Dan Eastman, author of Eastman's Online Genealogy Newsletter, wrote this past week that he believes Harrold "wants to flood the Internet with bogus genealogy material, all for the purpose of making easy money."

Online information that Harrold wrote says his product can "create thousands of pages of unique . . . content with almost no effort. Neither humans nor search engines will be able to tell whether the content is 'real' or 'generated.' "

How could that make money?

Josh Anderson, an Internet advertiser from Idaho, who also is a genealogist concerned about the product, explains Web hosts can program their sites to display "sponsored links." Advertisers pay search engines to have these appear on screen whenever certain key words such as "genealogy" are part of a search.

When such links are clicked by a visitor, the Web site host and search engine company split revenue from an advertiser. (Of course, Web sites can also offer other forms of advertising.)

"It can be a very profitable source of income. Some people make millions of dollars a year doing it," Anderson said. "The whole purpose (of Fake Family-style sites) is to trick the search engine, so they get a top listing for some search words" to attract more visitors and potentially more revenue-producing mouse clicks.

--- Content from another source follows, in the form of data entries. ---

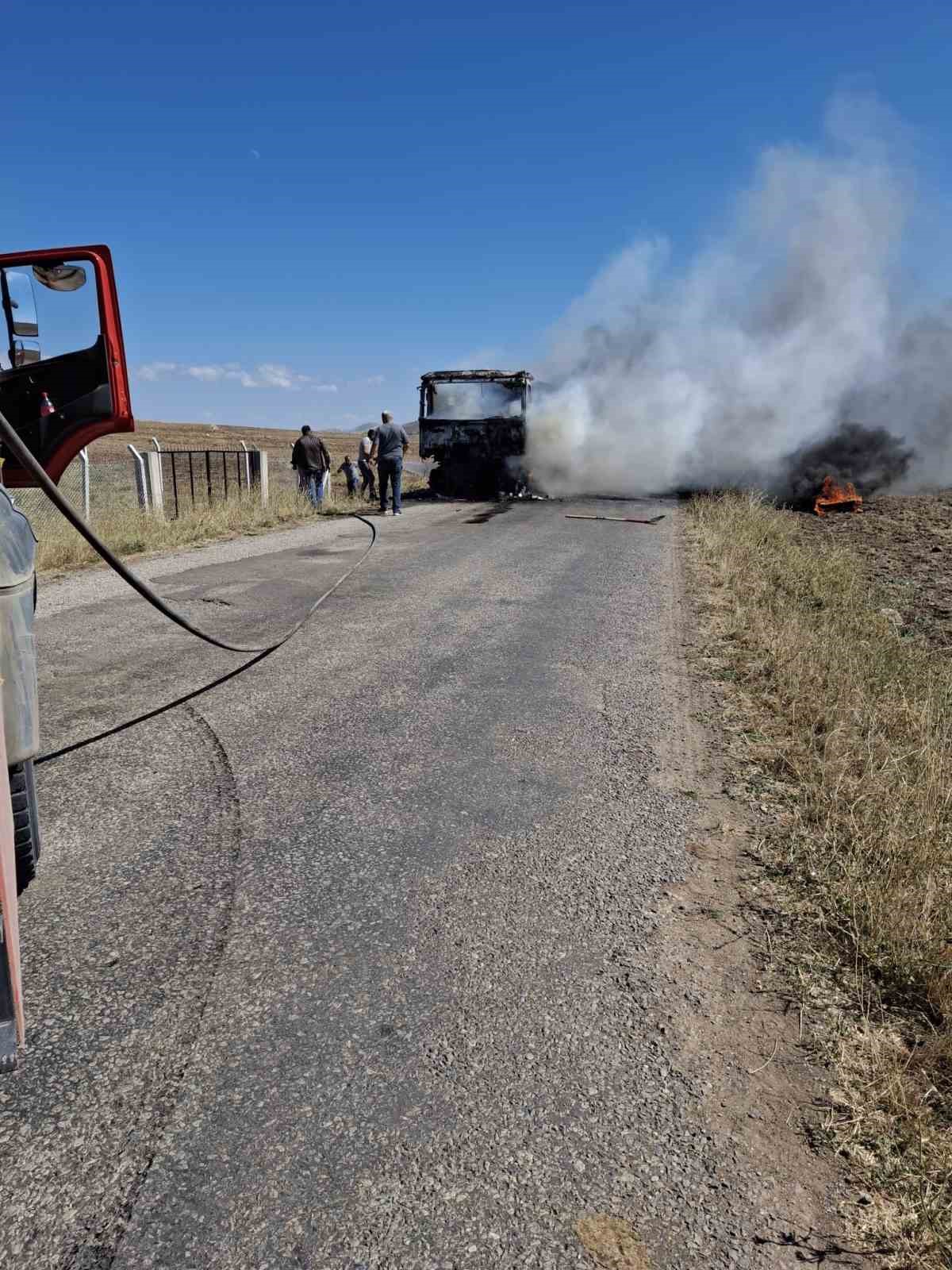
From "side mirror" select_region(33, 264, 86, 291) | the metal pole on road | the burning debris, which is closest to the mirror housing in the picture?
"side mirror" select_region(33, 264, 86, 291)

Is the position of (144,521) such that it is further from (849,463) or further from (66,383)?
(849,463)

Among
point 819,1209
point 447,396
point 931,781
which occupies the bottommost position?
point 819,1209

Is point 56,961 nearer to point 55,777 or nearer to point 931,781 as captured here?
point 55,777

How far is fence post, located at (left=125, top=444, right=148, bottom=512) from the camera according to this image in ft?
44.9

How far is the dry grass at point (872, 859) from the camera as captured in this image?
6.72ft

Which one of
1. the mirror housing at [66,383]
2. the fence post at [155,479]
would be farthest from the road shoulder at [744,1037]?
the fence post at [155,479]

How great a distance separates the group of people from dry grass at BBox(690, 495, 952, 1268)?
9058mm

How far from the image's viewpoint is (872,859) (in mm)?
3316

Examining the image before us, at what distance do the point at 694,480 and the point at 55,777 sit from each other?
20.3 meters

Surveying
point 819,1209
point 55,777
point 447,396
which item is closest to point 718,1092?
point 819,1209

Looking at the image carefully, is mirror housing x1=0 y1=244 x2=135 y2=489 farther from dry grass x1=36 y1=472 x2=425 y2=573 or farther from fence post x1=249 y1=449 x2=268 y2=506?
fence post x1=249 y1=449 x2=268 y2=506

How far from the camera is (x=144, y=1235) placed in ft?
5.83

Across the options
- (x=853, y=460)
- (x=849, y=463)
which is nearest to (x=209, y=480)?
(x=849, y=463)

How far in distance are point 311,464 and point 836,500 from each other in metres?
11.7
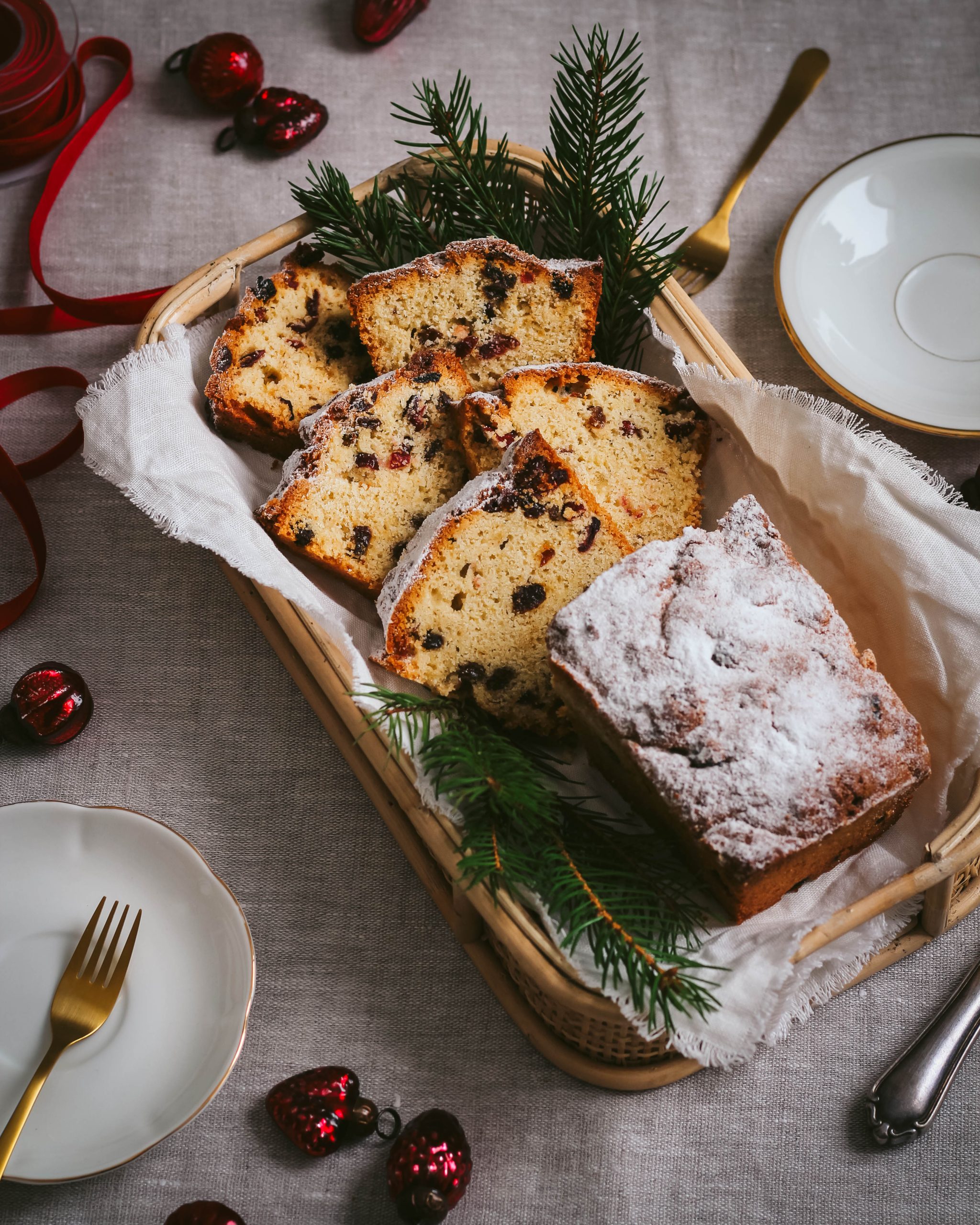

Search engine companies say they hunt for and remove from listings any sites that are bogus or that scrape content from other sites merely to act as a vehicle to carry advertiser links.

But Fake Family boasts in written information that it can fool search engines. It does not merely produce lists of random names, but links them generation-to-generation with bogus birth, marriage and death dates and places.

It adds that its randomly generated names "are era-specific," meaning you will get more names such as Orville and Bertha in the 1880s than the 1980s. Infant mortality, marriage rates and migration data is also encoded, and more. It's the rich family "experience" that Fake Family provides that is significant and makes the output stunning in its ability to look real to humans.

Internet advertisers helped the Deseret Morning News identify a few genealogy sites that appeared to contain only bogus information, along with plenty of advertiser links. Harrold, however, said he only knows of one generated by Fake Family (even though he said in written information that he has "monetized" several family history sites).

"This is scary to me," said Mindy Koch, an Internet advertiser from North Carolina and an avid genealogist. "There is a great chance that a novice could think this is real. If they download it, and then later upload it into repositories like (the LDS Church's) Ancestral File, those databases would include lots of people who never existed."

Also, she added that it potentially could make search engines more difficult to use for genealogy if bogus sites slow them or account for all the "top hits."

Harrold says such threats are imagined and not real. He said the chances of randomly selected first and last names, coupled with randomly selected places and dates, being shown as married to the same persons as people who actually lived "are not just slim, they are nonexistent."

He said if someone still mistook such information as real and downloaded it, "that's their fault." He adds, "If you want real family information, why are you not looking at Census records? If you're not paying for it, and I didn't ask you to take it, and the name and date don't match your family tree, why are you taking this information? Any onus is on the people who take this information."

Some in genealogy chat groups, however, complained that a name that looks even roughly plausible could be mistaken as real by a novice, or cause even a genealogy expert to spend a lot of time and money to eliminate the possibility it is the person for whom they are seeking.

"Boo hoo," Harrold told the Morning News in response to such complaints. He said "the real story" is how Google and other search engines do not verify content they seek and guide others to for profit. He said databases by the LDS Church and Ancestry.com also contain some incorrect information submitted by patrons. His obviously false data creates less threat to genealogy research than they do, he said.

Harrold suggested in chat groups that he might sue people who referred to his work as a "scam." He also warned the Morning News to be careful what it said about him.

In turn, makers of the Legacy Family Tree software threatened to sue Harrold if he did not remove from his Web site instructions about how to download free software from them that could assist the Fake Family program.

Meanwhile, Mary Kay Evans, spokeswoman for Ancestry.com, a Utah company that, as part of its service, offers a large database of names, said, "It is so unfortunate that there are predators on the Web who target people interested in their genealogy. Genealogy is such a popular hobby that predators are moving to take advantage of that."

Evans, as well as many genealogists and even Harrold himself, urges genealogists to verify carefully all sources of information in genealogy, especially any obtained online from people they do not know. "That is a primary role of Ancestry.com, to help people see source records," Evans said.

Anderson, who operates a small family Web site, also encourages genealogists to actually talk to people operating such sites and ask for all source information.